──────── TEXT SECTION
We specify that this is a remote file accessed via XRootD using the root:// protocol in front of the filename. The redirector eospublic.cern.ch specifies that we’re accessing data from the CERN open data repository. And finally the rest of the file name /eos/opendata/cms/datascience/HiggsToBBNtupleProducerTool/HiggsToBBNTuple_HiggsToBB_QCD_RunII_13TeV_MC/train/ntuple_merged_10.root specifies the exact file.

f = uproot.open('root://eospublic.cern.ch//eos/opendata/cms/datascience/HiggsToBBNtupleProducerTool/HiggsToBBNTuple_HiggsToBB_QCD_RunII_13TeV_MC/train/ntuple_merged_10.root')

Trees¶

One common object is a tree. Trees in ROOT are basically just tables of information. Trees are composed of branches, which are the columns of the table. The rows usually represent events (individual bunch crossings). However, in this case, each row represents a jet (a localized collection of particles within a single event).

First we assign the tree to a variable (named tree here). We can see how many rows (jets) are contained in the tree, by checking its num_entries.

tree = f['deepntuplizer/tree']
print(tree.num_entries)

Let’s list the contents (branches) of the tree.

tree.show()

name                 | typename                 | interpretation                
---------------------+--------------------------+-------------------------------
Delta_gen_pt         | float                    | AsDtype('>f4')
event_no             | uint32_t                 | AsDtype('>u4')
gen_pt               | float                    | AsDtype('>f4')
isB                  | int32_t                  | AsDtype('>i4')
isBB                 | int32_t                  | AsDtype('>i4')
isC                  | int32_t                  | AsDtype('>i4')
isG                  | int32_t                  | AsDtype('>i4')
isLeptonicB          | int32_t                  | AsDtype('>i4')
────────────────
──────── INFORMATION SHOWN
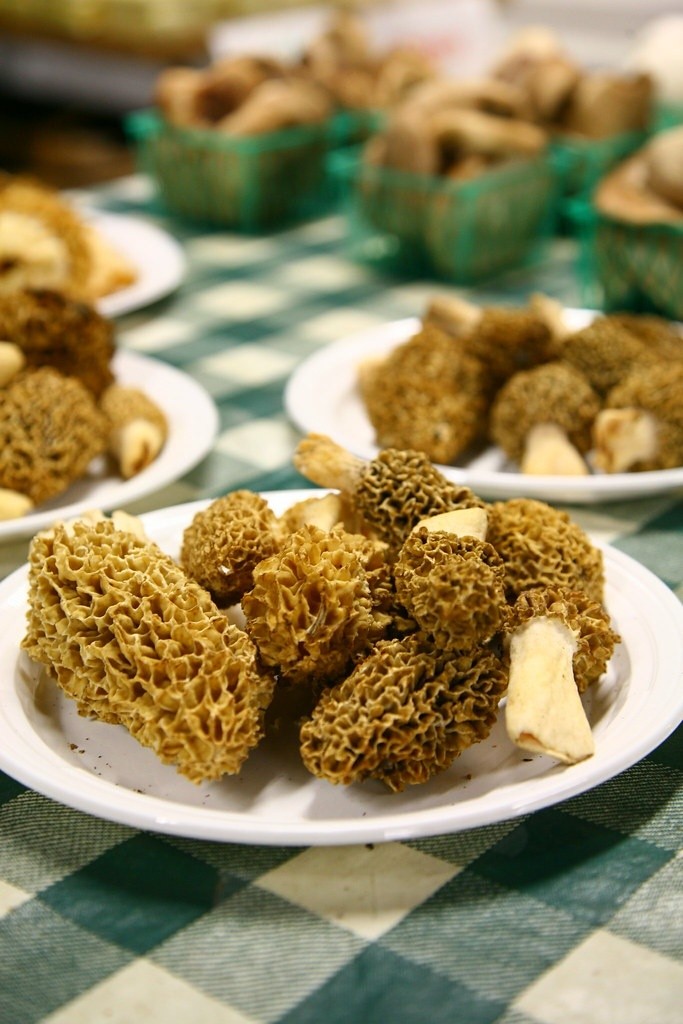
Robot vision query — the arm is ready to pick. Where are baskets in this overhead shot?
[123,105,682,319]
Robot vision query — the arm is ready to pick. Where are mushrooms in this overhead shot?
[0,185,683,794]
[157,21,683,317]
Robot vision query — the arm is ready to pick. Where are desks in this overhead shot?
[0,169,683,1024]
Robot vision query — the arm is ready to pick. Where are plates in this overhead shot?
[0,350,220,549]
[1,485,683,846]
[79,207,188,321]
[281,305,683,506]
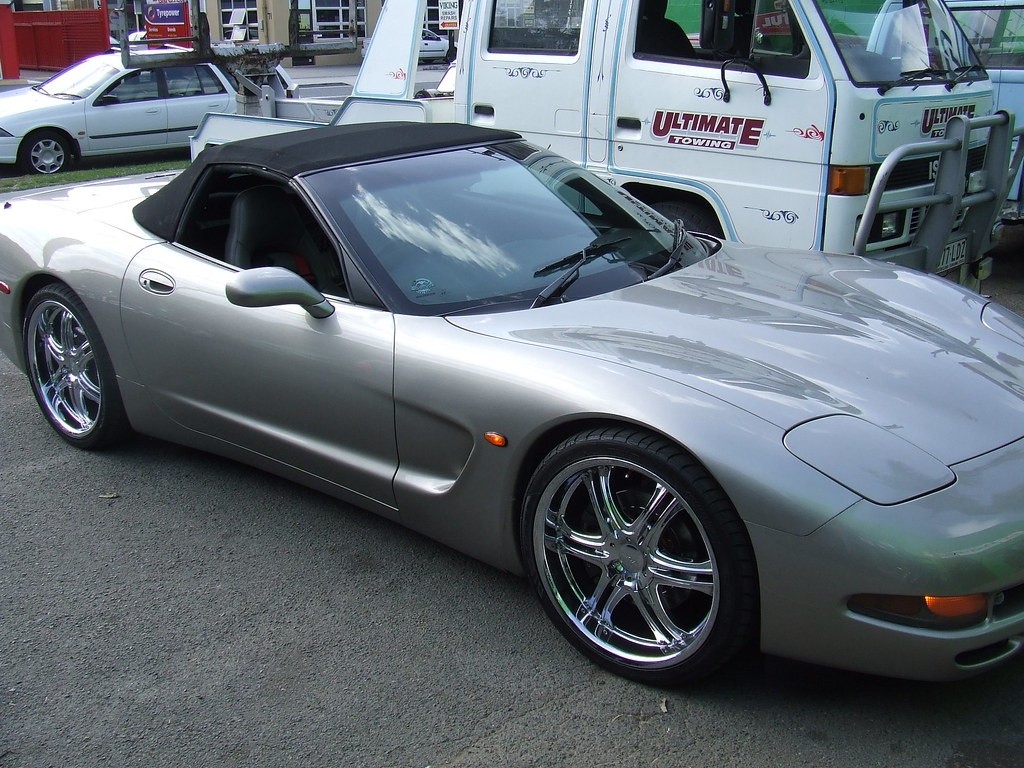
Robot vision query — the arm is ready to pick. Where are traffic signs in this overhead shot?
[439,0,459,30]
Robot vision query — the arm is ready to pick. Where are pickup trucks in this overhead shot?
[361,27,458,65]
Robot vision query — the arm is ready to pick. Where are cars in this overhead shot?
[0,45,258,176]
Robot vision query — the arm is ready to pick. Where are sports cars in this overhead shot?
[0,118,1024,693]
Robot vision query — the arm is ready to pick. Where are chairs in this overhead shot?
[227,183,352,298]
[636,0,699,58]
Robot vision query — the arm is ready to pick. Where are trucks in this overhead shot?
────────────────
──────── INFORMATION SHOWN
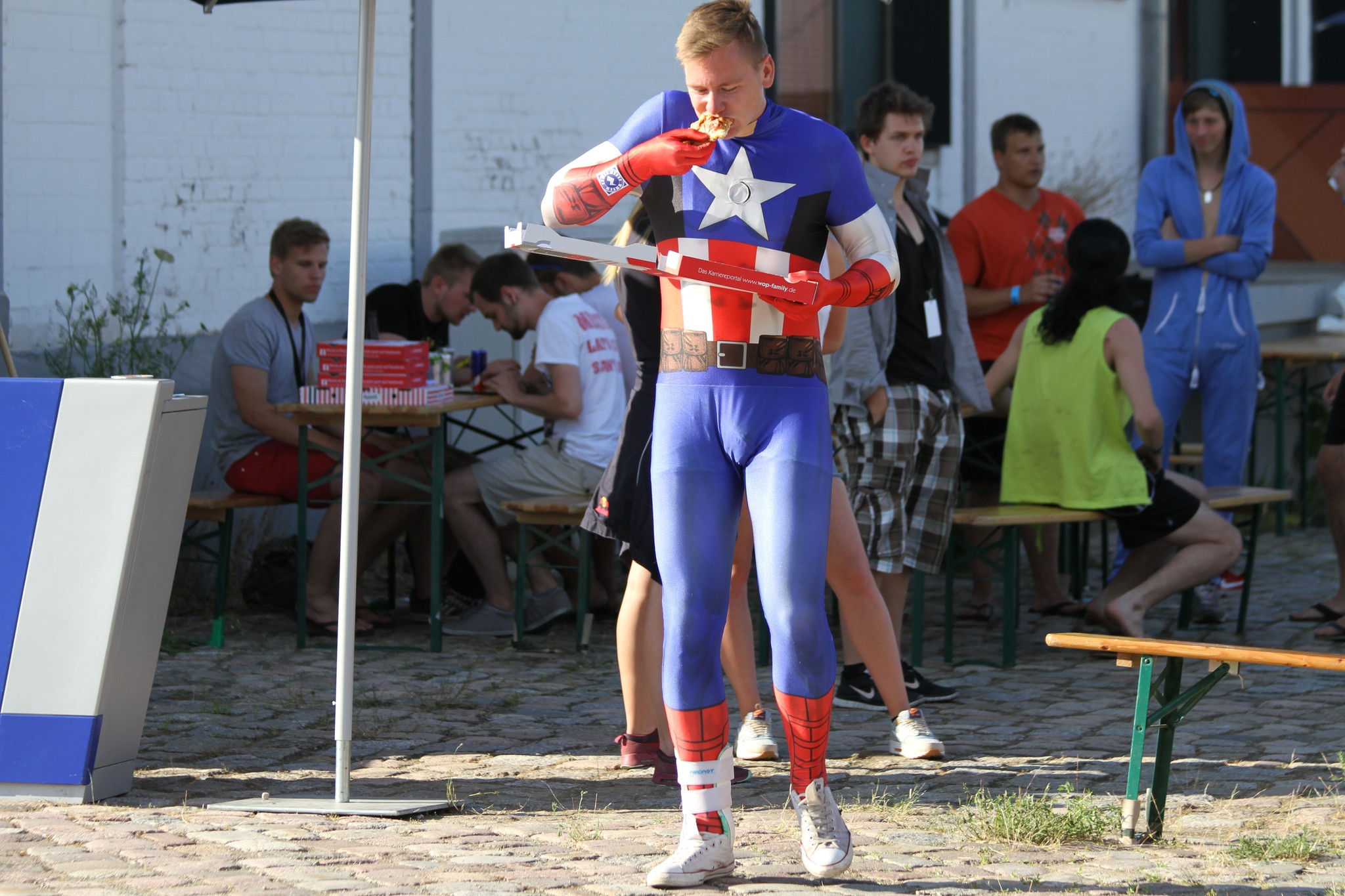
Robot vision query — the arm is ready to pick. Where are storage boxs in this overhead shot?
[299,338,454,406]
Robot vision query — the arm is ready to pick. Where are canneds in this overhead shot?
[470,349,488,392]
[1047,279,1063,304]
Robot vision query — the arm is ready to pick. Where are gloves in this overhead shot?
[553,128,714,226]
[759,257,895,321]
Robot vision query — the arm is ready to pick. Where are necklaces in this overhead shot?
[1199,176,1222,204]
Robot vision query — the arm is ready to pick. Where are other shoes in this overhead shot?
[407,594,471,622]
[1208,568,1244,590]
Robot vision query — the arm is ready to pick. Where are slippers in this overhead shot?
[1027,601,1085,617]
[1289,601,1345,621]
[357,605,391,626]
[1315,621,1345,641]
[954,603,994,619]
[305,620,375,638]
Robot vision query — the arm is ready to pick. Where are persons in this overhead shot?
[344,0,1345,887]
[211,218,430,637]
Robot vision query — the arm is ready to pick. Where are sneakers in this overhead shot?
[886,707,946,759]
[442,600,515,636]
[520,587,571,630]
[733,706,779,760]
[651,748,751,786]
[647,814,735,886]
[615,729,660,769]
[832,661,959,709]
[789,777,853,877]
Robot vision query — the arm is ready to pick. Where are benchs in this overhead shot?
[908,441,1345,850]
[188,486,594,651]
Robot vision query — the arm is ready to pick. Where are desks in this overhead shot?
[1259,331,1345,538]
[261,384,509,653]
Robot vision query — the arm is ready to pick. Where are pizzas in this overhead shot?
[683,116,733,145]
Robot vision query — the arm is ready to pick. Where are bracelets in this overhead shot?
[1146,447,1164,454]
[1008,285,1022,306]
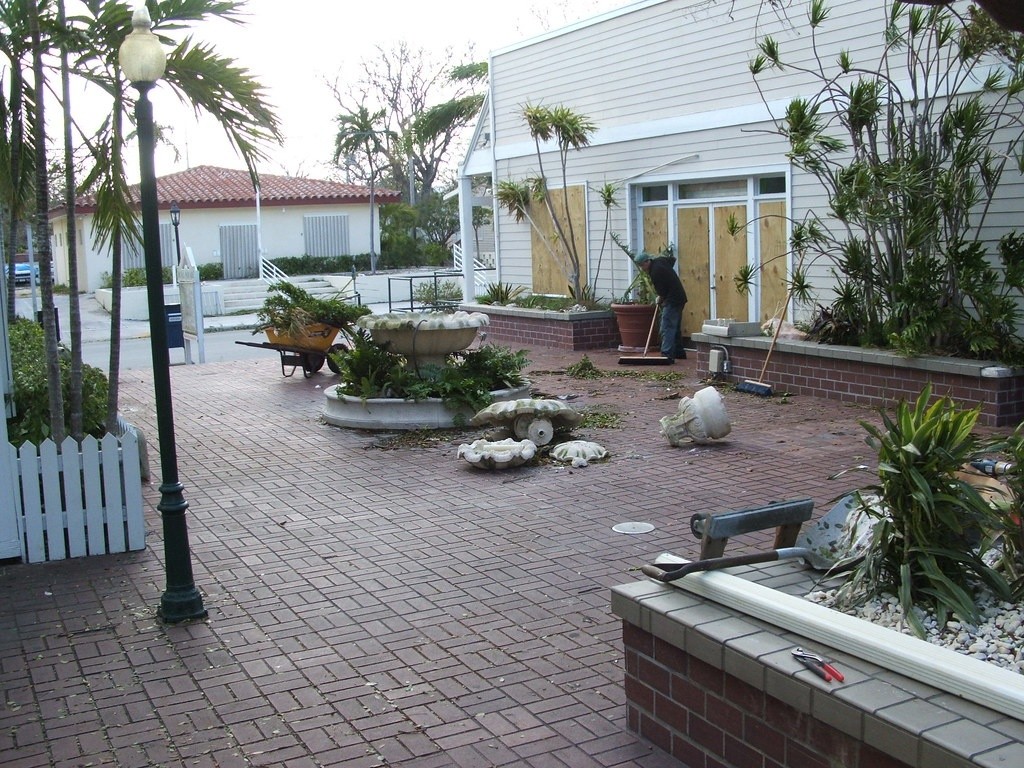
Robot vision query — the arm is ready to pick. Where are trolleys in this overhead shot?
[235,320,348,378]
────────────────
REQUESTS
1. Answer these questions about the text on reading a ROOT file:
(a) What does the redirector eospublic.cern.ch specify?
(b) In this tree, what does each row represent?
(c) What is checked to see how many rows the tree contains?
2. Sum up the text on reading a ROOT file in two sentences.

THE RESPONSES
1.
(a) It specifies that the data comes from the CERN open data repository.
(b) Each row represents a jet, a localized collection of particles within a single event.
(c) The tree's num_entries.

2. The file is opened as a remote file through XRootD with the root:// protocol, and the eospublic.cern.ch redirector points to the CERN open data repository. Its tree is a table whose branches are the columns and whose rows here are jets; it is assigned to a variable, its row count is checked with num_entries, and its branches are listed with tree.show().